Lots of research points in the direction of genetics, finding that genetics explains about 50% of every important human trait, while the other 50% is largely down to 'nonshared environment'—rather than 'shared environment' (i.e. family upbringing).
For example, the gold standard meta-analysis, recently published in Nature Genetics, looked at 17,804 traits over 2,784 publications studying 14,558,903 twin pairs, and found that the average genetic contribution to a trait was 49%.
This extends to complex facts about a person, like lifetime income and wealth. For example, among Swedish twins wealth was found to be about 20-40% heritable (i.e. down to genetic factors), while 20-year average income in men was about 60% heritable.
But comparing identical and non-identical twins isn't the only valid study design for dissecting the differing impacts of nurture and nature (though it is valid). You can also look at twins reared apart and you can look what happens when a child is adopted into another family—do they end up looking like their biological or adoptive parents?
We know that adoption can temporarily boost IQ but other evidence suggests this may be driven by non-randomness in the study design or peter out once the child leaves the family environment. What's more the gains might boost measured IQ but not intelligence.
But a new study suggests that adoptive parents are the main drivers of children's wealth, with biological parents unimportant by comparison. However, this new study finds that the result is not through transmitting human capital down the line or even through children earning higher income, but simply through transferring cash or learned prudence—i.e. kids investing better.
The paper (pdf), from Sandra E. Black, Paul J. Devereux, Petter Lundborg, Kaveh Majlesi, looks at a sample of 2,519 Swedish adoptees born between 1950 and 1970, and finds that the rank of a child's wealth is correlated 0.23 with their adoptive parents' wealth (and 0.65 when bequests are taken into account). By contrast it correlates only 0.12 with the rank of their biological parents. The results for levels of wealth, rather than ranks in the wealth distribution, are very similar.
So does this tell us that the rich buy private school, tutor their kids, make them learn violin, and help them with connections and so on? No! The authors rule out this possibility, and suggest only two possible options: financial gifts (which they cannot track) and learned prudence (which they provide evidence for in another paper).

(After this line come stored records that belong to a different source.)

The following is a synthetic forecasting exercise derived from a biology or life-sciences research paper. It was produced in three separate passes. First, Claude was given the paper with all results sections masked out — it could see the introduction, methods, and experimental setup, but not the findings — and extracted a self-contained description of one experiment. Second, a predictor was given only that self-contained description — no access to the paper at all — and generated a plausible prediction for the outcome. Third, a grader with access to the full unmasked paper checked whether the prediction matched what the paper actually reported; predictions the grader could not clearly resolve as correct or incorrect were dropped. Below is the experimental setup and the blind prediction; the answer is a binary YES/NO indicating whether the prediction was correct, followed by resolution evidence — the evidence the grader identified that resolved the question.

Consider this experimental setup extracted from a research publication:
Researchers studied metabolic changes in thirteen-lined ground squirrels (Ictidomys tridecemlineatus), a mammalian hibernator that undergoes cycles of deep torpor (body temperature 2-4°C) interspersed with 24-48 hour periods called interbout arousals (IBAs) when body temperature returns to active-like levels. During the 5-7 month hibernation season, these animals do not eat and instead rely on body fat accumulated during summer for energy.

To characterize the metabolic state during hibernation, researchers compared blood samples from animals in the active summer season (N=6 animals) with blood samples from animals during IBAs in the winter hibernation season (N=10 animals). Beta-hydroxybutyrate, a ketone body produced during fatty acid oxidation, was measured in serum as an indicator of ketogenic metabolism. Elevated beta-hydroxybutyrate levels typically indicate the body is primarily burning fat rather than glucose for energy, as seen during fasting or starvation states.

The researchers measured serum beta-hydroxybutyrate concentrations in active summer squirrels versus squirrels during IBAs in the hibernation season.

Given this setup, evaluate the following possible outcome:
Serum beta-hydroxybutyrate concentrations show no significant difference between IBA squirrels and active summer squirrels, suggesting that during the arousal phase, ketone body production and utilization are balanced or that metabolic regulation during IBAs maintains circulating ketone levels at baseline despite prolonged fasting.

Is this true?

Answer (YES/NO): NO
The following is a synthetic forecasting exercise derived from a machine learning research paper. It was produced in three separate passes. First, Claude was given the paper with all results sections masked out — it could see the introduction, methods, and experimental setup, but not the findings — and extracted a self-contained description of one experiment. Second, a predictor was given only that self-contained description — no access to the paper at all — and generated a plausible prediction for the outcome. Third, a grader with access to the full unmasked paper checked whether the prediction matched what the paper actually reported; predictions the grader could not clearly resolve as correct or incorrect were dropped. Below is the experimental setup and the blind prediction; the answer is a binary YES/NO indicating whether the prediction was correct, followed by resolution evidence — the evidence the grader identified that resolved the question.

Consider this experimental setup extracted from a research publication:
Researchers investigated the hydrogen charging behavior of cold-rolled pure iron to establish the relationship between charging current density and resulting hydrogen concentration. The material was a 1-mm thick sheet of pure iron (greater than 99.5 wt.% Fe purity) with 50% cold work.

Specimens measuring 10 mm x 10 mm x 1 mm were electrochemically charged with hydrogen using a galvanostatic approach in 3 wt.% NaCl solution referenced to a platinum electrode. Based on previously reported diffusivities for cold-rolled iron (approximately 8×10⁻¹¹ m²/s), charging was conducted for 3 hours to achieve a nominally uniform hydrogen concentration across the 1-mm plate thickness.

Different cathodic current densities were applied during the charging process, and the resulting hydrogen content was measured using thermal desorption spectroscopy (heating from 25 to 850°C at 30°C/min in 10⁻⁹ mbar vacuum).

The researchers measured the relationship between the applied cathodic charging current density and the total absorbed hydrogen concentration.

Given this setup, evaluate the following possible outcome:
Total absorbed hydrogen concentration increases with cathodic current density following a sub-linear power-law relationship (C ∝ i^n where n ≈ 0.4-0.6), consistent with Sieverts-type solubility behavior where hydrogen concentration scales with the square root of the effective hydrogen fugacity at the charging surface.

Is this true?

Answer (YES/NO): NO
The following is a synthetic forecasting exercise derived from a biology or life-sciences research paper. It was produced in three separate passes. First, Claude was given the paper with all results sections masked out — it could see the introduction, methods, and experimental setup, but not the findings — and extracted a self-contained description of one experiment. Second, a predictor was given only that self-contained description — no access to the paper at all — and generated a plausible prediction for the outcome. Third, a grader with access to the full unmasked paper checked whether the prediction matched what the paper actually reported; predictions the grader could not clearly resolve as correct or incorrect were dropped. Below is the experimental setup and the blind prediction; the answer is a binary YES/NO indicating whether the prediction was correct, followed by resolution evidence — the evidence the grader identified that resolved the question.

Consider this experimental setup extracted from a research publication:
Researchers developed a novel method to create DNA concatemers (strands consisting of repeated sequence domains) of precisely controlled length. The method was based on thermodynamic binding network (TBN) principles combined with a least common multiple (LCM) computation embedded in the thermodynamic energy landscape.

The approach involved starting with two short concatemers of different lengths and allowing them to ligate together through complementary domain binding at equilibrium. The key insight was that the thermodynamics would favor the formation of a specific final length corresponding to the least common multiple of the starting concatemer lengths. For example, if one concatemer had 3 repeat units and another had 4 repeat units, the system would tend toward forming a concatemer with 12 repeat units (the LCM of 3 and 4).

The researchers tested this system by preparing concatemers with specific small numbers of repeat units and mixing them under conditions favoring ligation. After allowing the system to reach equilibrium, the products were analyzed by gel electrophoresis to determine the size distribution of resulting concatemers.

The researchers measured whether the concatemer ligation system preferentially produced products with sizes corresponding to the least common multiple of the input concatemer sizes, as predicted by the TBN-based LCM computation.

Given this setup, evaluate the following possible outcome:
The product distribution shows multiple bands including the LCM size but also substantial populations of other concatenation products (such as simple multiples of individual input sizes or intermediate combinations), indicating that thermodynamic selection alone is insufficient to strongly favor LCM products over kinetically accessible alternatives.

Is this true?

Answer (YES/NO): NO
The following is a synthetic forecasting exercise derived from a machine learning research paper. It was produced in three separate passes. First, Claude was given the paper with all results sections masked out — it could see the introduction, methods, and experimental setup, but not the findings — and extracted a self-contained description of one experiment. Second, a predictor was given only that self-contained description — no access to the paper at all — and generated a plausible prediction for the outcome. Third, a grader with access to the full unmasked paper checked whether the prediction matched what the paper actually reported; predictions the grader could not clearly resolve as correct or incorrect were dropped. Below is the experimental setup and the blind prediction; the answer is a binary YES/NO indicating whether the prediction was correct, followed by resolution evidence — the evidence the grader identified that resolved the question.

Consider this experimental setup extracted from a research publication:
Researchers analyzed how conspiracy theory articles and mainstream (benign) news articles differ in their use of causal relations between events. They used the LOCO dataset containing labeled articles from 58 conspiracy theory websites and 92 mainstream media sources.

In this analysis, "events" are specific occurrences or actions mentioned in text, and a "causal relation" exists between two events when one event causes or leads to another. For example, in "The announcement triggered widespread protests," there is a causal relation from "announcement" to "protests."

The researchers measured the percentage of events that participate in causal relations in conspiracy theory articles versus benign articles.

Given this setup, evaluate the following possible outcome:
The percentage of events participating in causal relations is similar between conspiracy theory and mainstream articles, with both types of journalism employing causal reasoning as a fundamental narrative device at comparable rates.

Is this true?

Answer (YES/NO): NO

(Note, the authors tell us that income is more biological than adoptive. Human capital is not being driven by upbringing. We might reasonably guess that a couple of generations down the line nature is driving wealth more than nurture.)
I work for a think tank so I think about policy conclusions and I think this fits pretty nicely with Adam Smith Institute ideas. What can you do to raise people's wealth? None of the things that pushy parents do seem to help their kids be rich except two: give them cash, and teach them to save more and save better.
The latter seems a bit more politically practicable, but the problem is that most financial education schemes seem to have no impact. Maybe the only way you can teach this stuff is something as long-lasting and comprehensive as being adopted. (I'm open to being wrong here—it would be great if there were doable financial literacy interventions that had lasting impacts.)
But we can give people cash. And funnily enough that is ASI house policy.